Jogos para PC e celular estão entrando em uma triste fase de exclusividade

PC and mobile gaming are entering a sad exclusivity phase

Assim como a grande indústria do entretenimento, o mercado de jogos é bastante competitivo. Há quantidades iguais de histórias de sucesso e lendas urbanas às vezes glorificadas, além de dramas trágicos de horas extras e rotatividade. As empresas, especialmente as grandes, não são muito tímidas para usar táticas que, aparentemente, são injustas e exploradoras – e, no entanto, essas são frequentemente desculpadas como práticas comuns da indústria.

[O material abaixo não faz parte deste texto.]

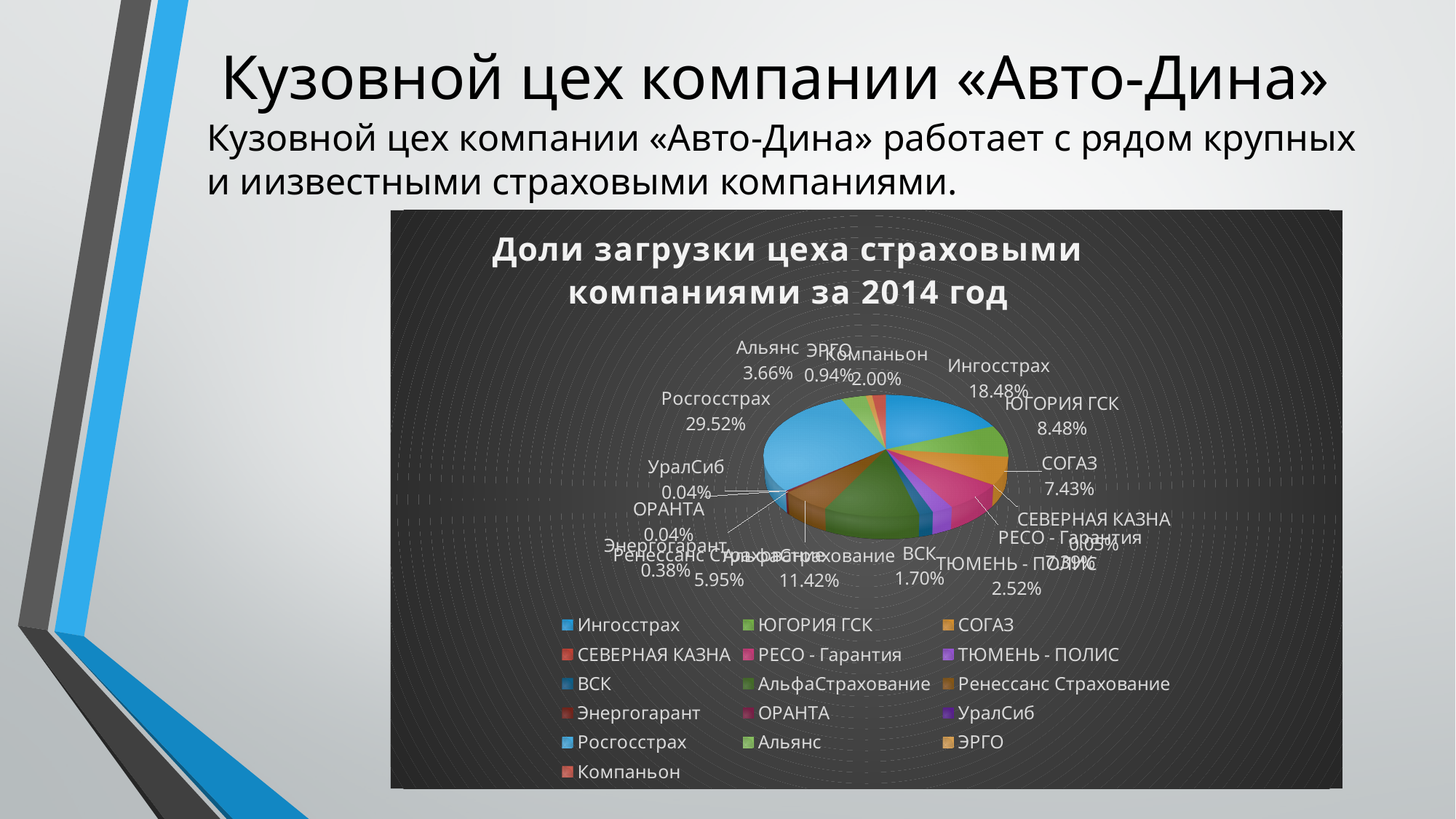
Which has a larger share, Ингосстрах or АльфаСтрахование? Ингосстрах What share does Альянс have in the pie chart? 3.66% What kind of chart is shown on the slide? Pie chart What share does Ренессанс Страхование have in the pie chart? 5.95% How many insurance companies are listed in the chart legend? 16 What share does Росгосстрах have in the pie chart? 29.52% What share does Ингосстрах have in the pie chart? 18.48% Which insurance company has the largest share in the pie chart? Росгосстрах What share does АльфаСтрахование have in the pie chart? 11.42% What share does ЮГОРИЯ ГСК have in the pie chart? 8.48% What is the difference between the shares of Росгосстрах and Ингосстрах? 11.04% What is the title of the chart? Доли загрузки цеха страховыми компаниями за 2014 год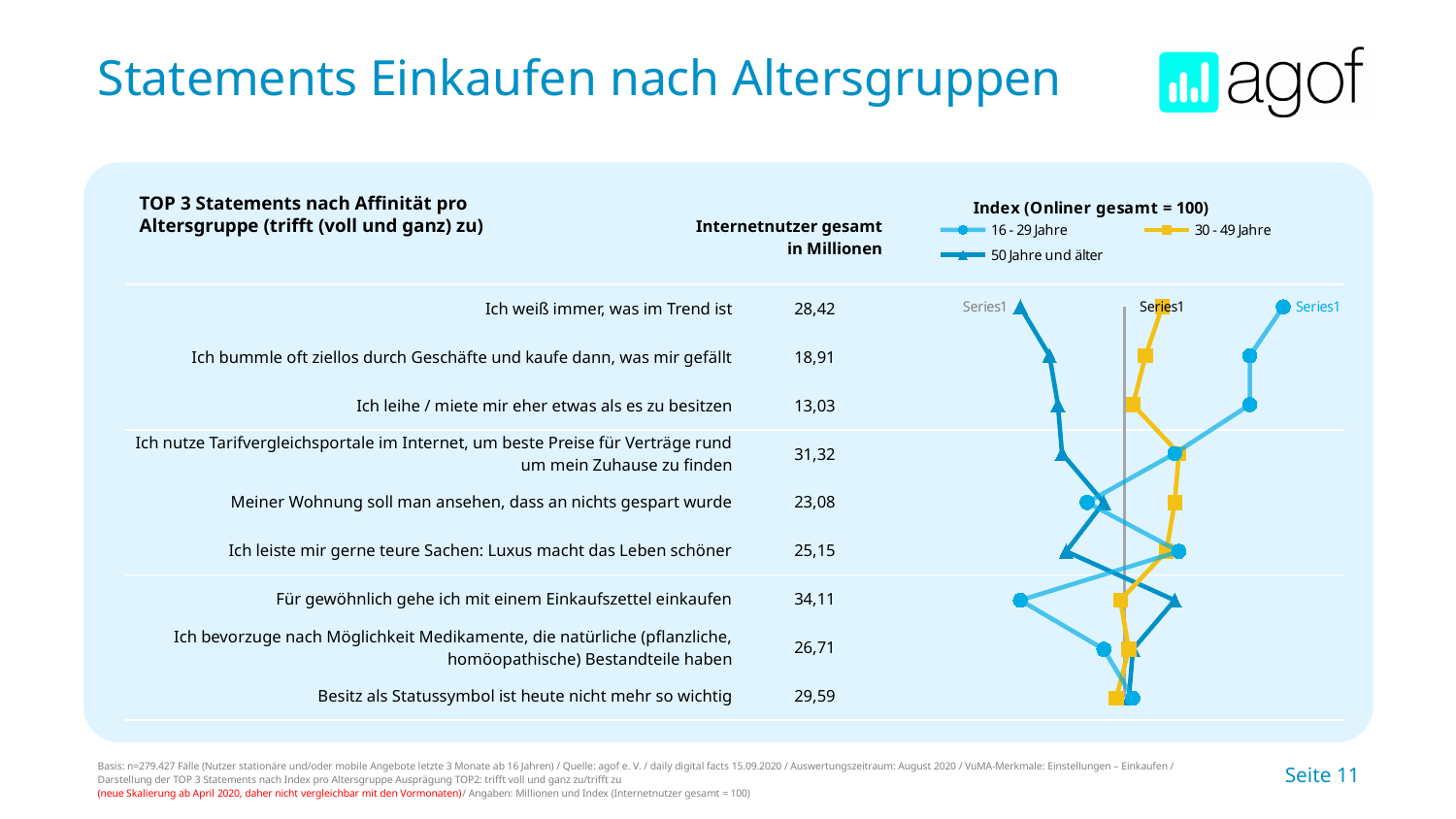
Is the index value for 16 - 29 Jahre for the statement "Für gewöhnlich gehe ich mit einem Einkaufszettel einkaufen" greater or less than 100? less Which statement has the lowest value of Internetnutzer gesamt in Millionen? Ich leihe / miete mir eher etwas als es zu besitzen What is the value of Internetnutzer gesamt in Millionen for the statement "Für gewöhnlich gehe ich mit einem Einkaufszettel einkaufen"? 34,11 What kind of chart is shown on the slide? line chart Which age groups are listed in the chart legend? 16 - 29 Jahre, 30 - 49 Jahre, 50 Jahre und älter Is the index value for 50 Jahre und älter for the statement "Ich weiß immer, was im Trend ist" greater or less than 100? less For the statement "Ich weiß immer, was im Trend ist", which age group has the highest index? 16 - 29 Jahre How many statements are plotted in the chart? 9 Is the index value for 16 - 29 Jahre for the statement "Ich weiß immer, was im Trend ist" greater or less than 100? greater How many series does the chart legend list? 3 For the statement "Für gewöhnlich gehe ich mit einem Einkaufszettel einkaufen", which has the higher index: 16 - 29 Jahre or 50 Jahre und älter? 50 Jahre und älter Which statement has the highest value of Internetnutzer gesamt in Millionen? Für gewöhnlich gehe ich mit einem Einkaufszettel einkaufen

Durante anos, o mercado de jogos para PC orgulha-se de evitar algumas dessas práticas que se tornaram comuns no mercado de console, mas agora parece que a cultura da exclusividade está invadindo não apenas os PCs, mas também os móveis.

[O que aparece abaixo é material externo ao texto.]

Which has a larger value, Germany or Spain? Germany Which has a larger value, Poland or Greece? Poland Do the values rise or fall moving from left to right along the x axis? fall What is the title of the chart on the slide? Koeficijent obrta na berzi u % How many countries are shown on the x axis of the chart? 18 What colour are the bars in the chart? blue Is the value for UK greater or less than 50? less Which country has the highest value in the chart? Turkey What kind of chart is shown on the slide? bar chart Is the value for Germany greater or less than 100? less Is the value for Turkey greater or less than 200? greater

Assim como o CEO da Epic Games, Tim Sweeney, observou certa vez, o mercado de jogos para PC tem sido amplamente caracterizado por sua abertura. Somente recentemente, com o surgimento de fachadas de lojas como o Steam da Valve e outras lojas específicas para editores, foi concebível a idéia de acessar jogos de PC apenas de certas fontes. Mas, mesmo assim, os jogadores ainda podem comprar cópias físicas (se disponíveis) e instalá-las e reproduzi-las em qualquer PC.

Os consoles são, obviamente, bestas diferentes e, desde o início, cada sistema foi definido não apenas por seu hardware especial, mas pelos jogos que estavam disponíveis para eles. E, para garantir que os clientes se aproximassem de seus sistemas, os fabricantes de console tiveram que usar a estratégia de exclusividade. Quanto mais (bons) jogos disponíveis em um console, maior a probabilidade de as pessoas comprarem esse console e continuarem a patrociná-lo.

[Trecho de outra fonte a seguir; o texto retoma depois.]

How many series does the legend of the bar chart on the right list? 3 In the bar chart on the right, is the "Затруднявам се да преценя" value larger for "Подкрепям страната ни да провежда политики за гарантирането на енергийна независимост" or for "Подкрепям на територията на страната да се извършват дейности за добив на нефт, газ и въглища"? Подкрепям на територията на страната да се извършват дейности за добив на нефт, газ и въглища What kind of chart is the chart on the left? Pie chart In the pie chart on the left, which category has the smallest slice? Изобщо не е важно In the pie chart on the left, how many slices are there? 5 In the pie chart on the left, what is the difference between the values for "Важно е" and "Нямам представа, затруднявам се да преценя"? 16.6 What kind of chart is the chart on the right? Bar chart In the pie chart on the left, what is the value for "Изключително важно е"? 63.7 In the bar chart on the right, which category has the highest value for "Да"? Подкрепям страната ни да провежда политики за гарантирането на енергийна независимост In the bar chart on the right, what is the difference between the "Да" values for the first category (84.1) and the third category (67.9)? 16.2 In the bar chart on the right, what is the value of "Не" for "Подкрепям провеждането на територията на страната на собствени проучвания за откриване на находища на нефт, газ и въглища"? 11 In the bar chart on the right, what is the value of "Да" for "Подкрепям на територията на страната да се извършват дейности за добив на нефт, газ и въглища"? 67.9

Nem todos os jogos de console aderem a isso, mas é uma prática tão comum que ninguém mais questiona. Existem alguns momentos positivos, como quando a Microsoft e a Nintendo se juntam à Sony para jogar em várias plataformas, mas essa é a exceção e não a norma. Infelizmente, isso em breve também pode ser comum em PCs e, ironicamente, a Epic Games pode ser a culpada.

Quase reflete a evolução do mercado de jogos para console. A Epic Games Store precisa derrotar o Golias que o Steam se tornou e a promessa de uma divisão de 88/12 pode não ter sido suficiente para atrair os grandes títulos da Epic. . E funcionou, mas não sem atrair poucas críticas de jogadores e desenvolvedores.

Na GDC, a Epic esclareceu que não fará tantos acordos exclusivos para sempre. Ele também disse, no entanto, que ainda atingiria alguns no futuro próximo. Em outras palavras, continuará essa prática, mesmo que a diminua um pouco. Mas agora que provou o quão eficaz pode ser, o que impede outros, como a Valve, de usar também a mesma fórmula?

A exclusividade da plataforma também está invadindo os dispositivos móveis, embora a história possa ter uma reviravolta diferente. Não é incomum que alguns jogos iniciem pelo menos primeiro no iOS antes de iniciar no Android. Essa decisão, no entanto, foi baseada principalmente em méritos técnicos da plataforma (“mais fáceis de desenvolver para iOS”) ou em lucratividade (“usuários iOS mais pagantes”). A Apple está mudando um pouco as regras e poderá muito bem matar os jogos para Android.

O serviço de assinatura do Apple Arcade já possui vários exclusivos que nunca verão a luz do dia no Android. Os benefícios para os desenvolvedores superam quaisquer desvantagens em potencial. Eles lucram concentrando-se em apenas uma plataforma e evitando as dores de cabeça que suportam iOS e Android.

Eles também evitam convenientemente a pirataria que assola a plataforma do Google. Os telefones para jogos Android estão em alta e os telefones Android superam os iPhones. Exclusivos, no entanto, poderiam efetivamente mudar a maré a favor da Apple.

Infelizmente, o Google há muito negligencia o estado dos jogos para Android. Apenas recentemente tomou medidas para promover a plataforma para jogos, mas pode ser tarde demais. Mal fez qualquer coisa para incentivar ativamente grandes desenvolvedores de jogos a destacar o Android, deixando OEMs e editores fazerem parcerias por conta própria.

Uma vez que os editores vejam como a grama é mais verde do outro lado da cerca, até os OEMs ficarão agarrados aos canudos.